We need, further, the literature of which we are writing in order to harmonize us and make us feel our connection with our race. As the life of humanity is integral and continuous, we shall not understand the wants of the present, unless we feel the pulsations and power of the common life. As this generation is the outgrowth of all that preceded it, we must know the past to know the necessities of the present. It is not enough to come in contact with the living, we need to be brought face to face with the dead. The present is not wise enough; we need the cumulative wisdom of all time. To say that books are the cement of ages, is but saying a little of the truth. They contain the spirit of the generations in which they were written. The books of power that men do not let die, are the condensations of the best thought of their time and nation. When Cicero speaks it is not Marcus Tullius only. It is Rome of the first century before Christ. When Augustine speaks, it is not the bishop of Hippo only. The church of his time speaks through him, and he gives the best and fullest statement of their opinions; vague and undefined though they may have been until they had passed through the furnace of his genius, where they were freed from alloy and stamped with the impress of strength, of brilliancy and of beauty, by his master hand. The great writers of the times of Elizabeth, James, Charles and Cromwell, put in circulation the best thoughts of their days, in civil and religious liberty, on forms of government, on theology and on education, for all men's minds were exercised on those themes as never before nor since.

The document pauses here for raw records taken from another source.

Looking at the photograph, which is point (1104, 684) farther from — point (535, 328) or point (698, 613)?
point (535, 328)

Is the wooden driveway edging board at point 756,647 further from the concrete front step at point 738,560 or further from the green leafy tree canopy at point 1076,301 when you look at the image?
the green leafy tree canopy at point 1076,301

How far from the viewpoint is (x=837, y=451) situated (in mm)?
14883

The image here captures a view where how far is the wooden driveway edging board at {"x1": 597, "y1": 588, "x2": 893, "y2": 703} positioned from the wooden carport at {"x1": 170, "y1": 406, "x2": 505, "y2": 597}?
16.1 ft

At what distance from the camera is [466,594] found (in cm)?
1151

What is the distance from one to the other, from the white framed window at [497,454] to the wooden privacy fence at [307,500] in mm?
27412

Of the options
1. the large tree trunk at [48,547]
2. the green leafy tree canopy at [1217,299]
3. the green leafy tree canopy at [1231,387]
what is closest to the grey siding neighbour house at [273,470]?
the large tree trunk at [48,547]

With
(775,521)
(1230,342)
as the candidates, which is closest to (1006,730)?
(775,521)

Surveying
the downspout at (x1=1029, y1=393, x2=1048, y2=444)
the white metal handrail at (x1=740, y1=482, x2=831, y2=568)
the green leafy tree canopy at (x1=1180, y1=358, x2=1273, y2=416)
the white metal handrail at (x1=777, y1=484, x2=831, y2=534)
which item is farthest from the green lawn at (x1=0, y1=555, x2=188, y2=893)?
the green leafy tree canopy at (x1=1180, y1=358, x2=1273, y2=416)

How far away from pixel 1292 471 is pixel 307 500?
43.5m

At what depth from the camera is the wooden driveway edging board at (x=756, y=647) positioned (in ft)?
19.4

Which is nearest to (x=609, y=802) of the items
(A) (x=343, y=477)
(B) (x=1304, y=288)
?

The spirit of the nation, aroused to its highest pitch of enthusiasm by the pressure of its necessities, spoke through them as they told their countrymen and the world what could best subserve the interests of a people merging into a freedom which they were resolved to gain and perfect. When we go to them, we go to men who have thought most deeply, and expressed themselves most clearly and powerfully on these topics of undying interest which then arose before the world in their true and majestic proportions. They spoke for humanity, and not for themselves alone.